Introduction
Psychological reactance theory (Brehm & Brehm, 1981) posits that threats to freedom trigger reactance—a motivational state aimed at restoring autonomy through restricted behaviors. For individuals in poverty, limited economic freedom may drive spending-oriented decisions, an untested mechanism that could explain why low-income groups often favor such choices. Empirical research has largely overlooked how financial constraints are perceived as autonomy threats and how they shape behaviors.
Purpose
This study investigates whether poverty induces perceptions of restricted freedom, drawing on reactance theory to explain responses to financial constraints. It examines links between these perceptions and economic decisions, such as borrowing and saving, while identifying personality moderators.
Method
Study 1 (n=300, online) used surveys to assess perceptions of poverty as a freedom restriction. Study 2 (n=1,069, online) analyzed relationships between income, financial reactance, personality traits, and economic preferences via regression and moderation analyses. Study 3 (n=120, laboratory) experimentally induced poverty through a scarcity paradigm to test causal effects on reactance and decisions.
Results
Study 1 revealed that 85% of participants viewed poverty as highly limiting freedom.
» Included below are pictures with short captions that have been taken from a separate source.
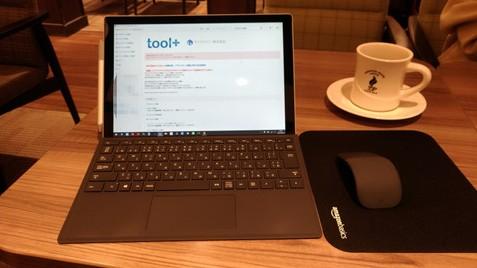 【tool+】集中して記事を作る時はやっぱりカフェへ!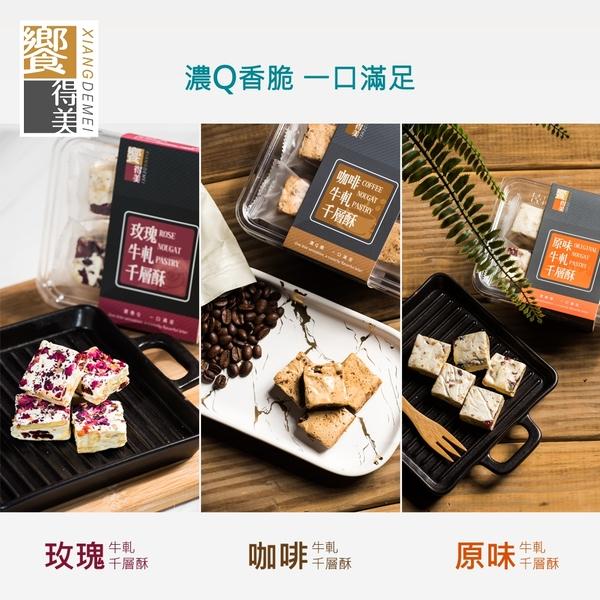 【饗得美】綜合牛軋千層酥 蛋奶素 150g/盒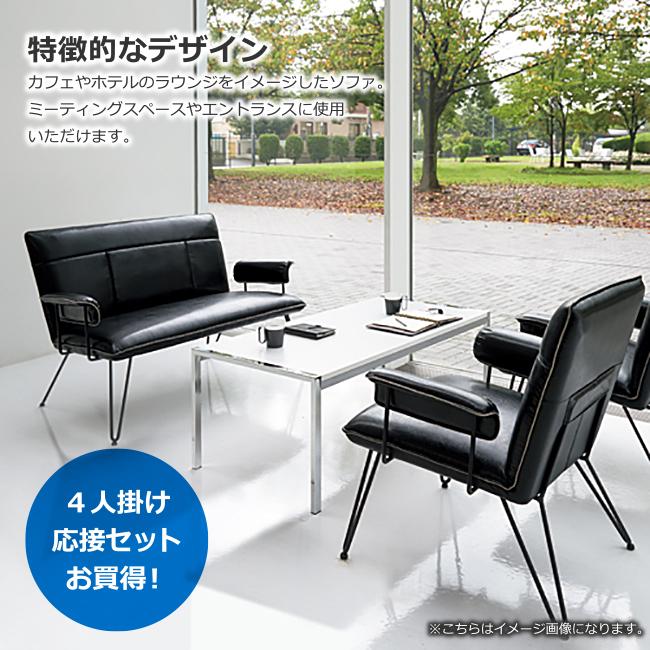 応接セット ソファ&テーブルセット 4人掛け 4点セット レトロ感漂うソファで特徴的なデザイン ジョインテックス製 GLS 新品 オフィス家具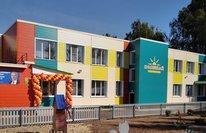 Большенырсинский детский сад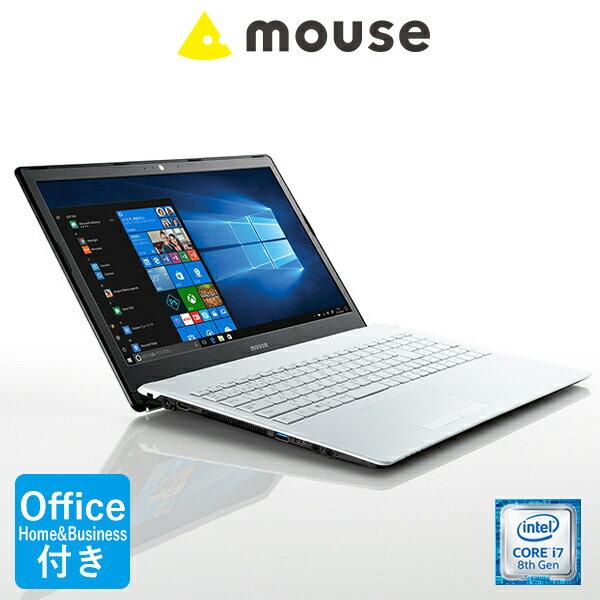 MB-B507H-A ノートパソコン パソコン 15.6型 Windows10 Core i7-8550U 8GB メモリ 512GB M.2 SSD ノングレア液晶 IPSパネル Office付き マウスコンピューター PC BTO カスタマイズ 新品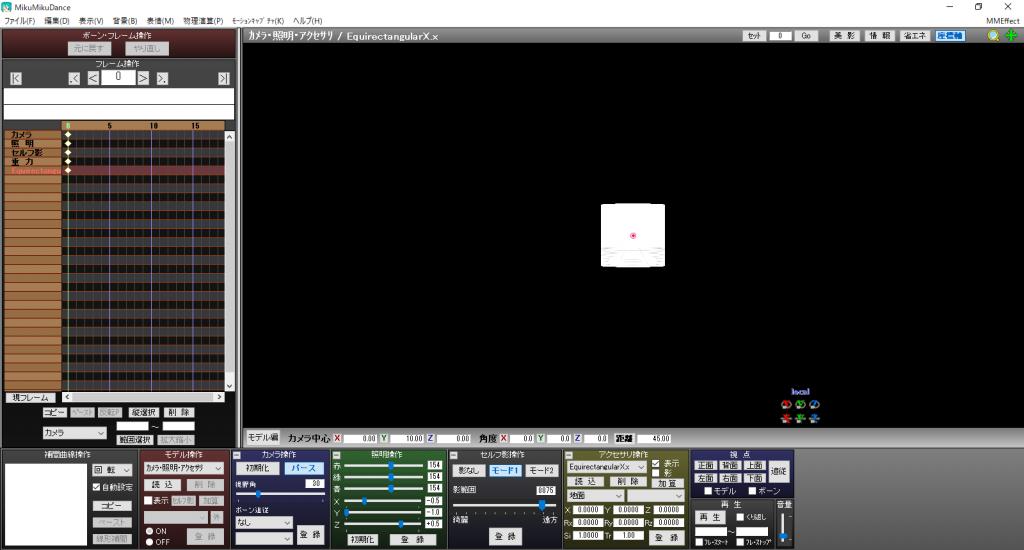 MMDにEquirectangular.xを追加したときの画面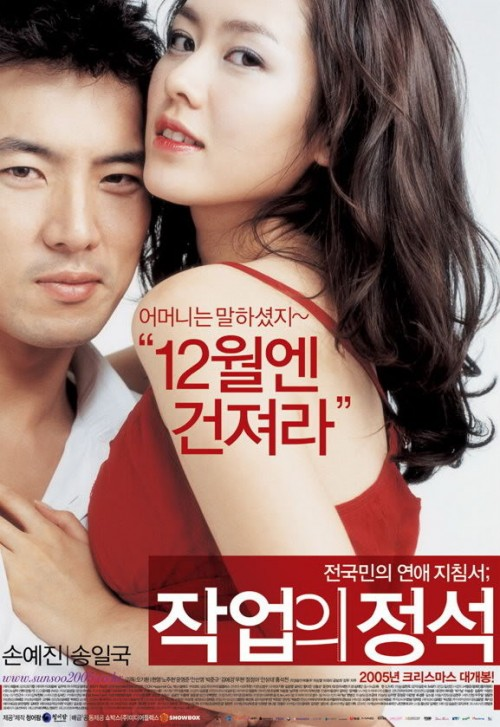The Art of Seduction (2005) - Korean Drama Movie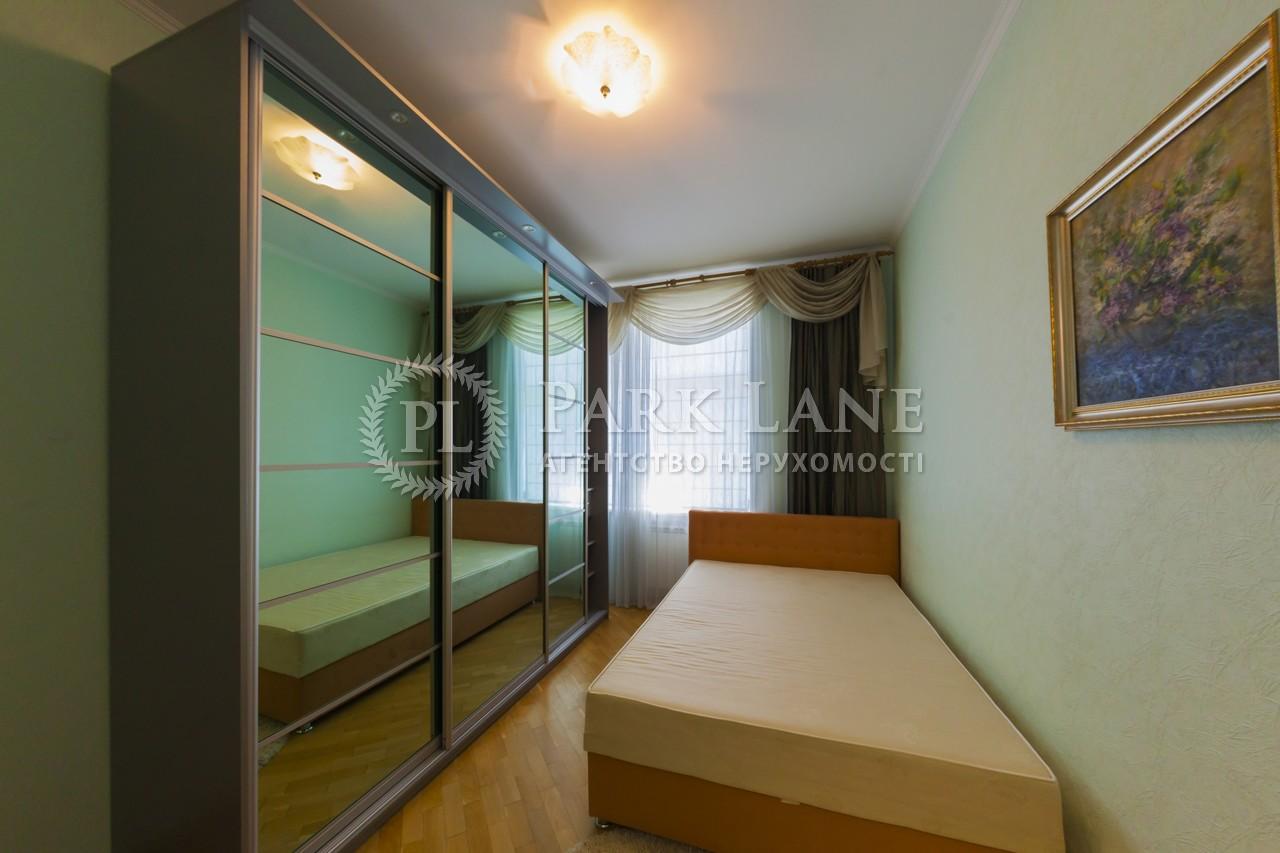 Квартира ул. Круглоуниверситетская, 13, Киев, H-39400 - Фото 9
In Study 2, lower income correlated with higher financial reactance, which in turn drove greater preferences for loans and installment purchases while reducing saving tendencies—though not luxury goods consumption. Key personality predictors of reactance included elevated trait reactance, materialism, autonomy needs, and internal locus of control. Moderation analyses indicated that materialism intensified the income-reactance link, while trait reactance and internal locus of control strengthened the reactance-loan preference relationship, underscoring how individual differences amplify reactance-driven behaviors amid financial hardship. Study 3 established causality, showing that induced poverty heightened reactance, thereby increasing borrowing intentions and decreasing saving.
Conclusions
Reactance theory illuminates how poverty threatens freedom, fueling decisions that may worsen hardship. Applied implications encompass interventions like gratitude exercises or materialism reduction to reframe perceptions and foster sustainable choices. Policymakers could develop freedom-enhancing aids to avert debt cycles.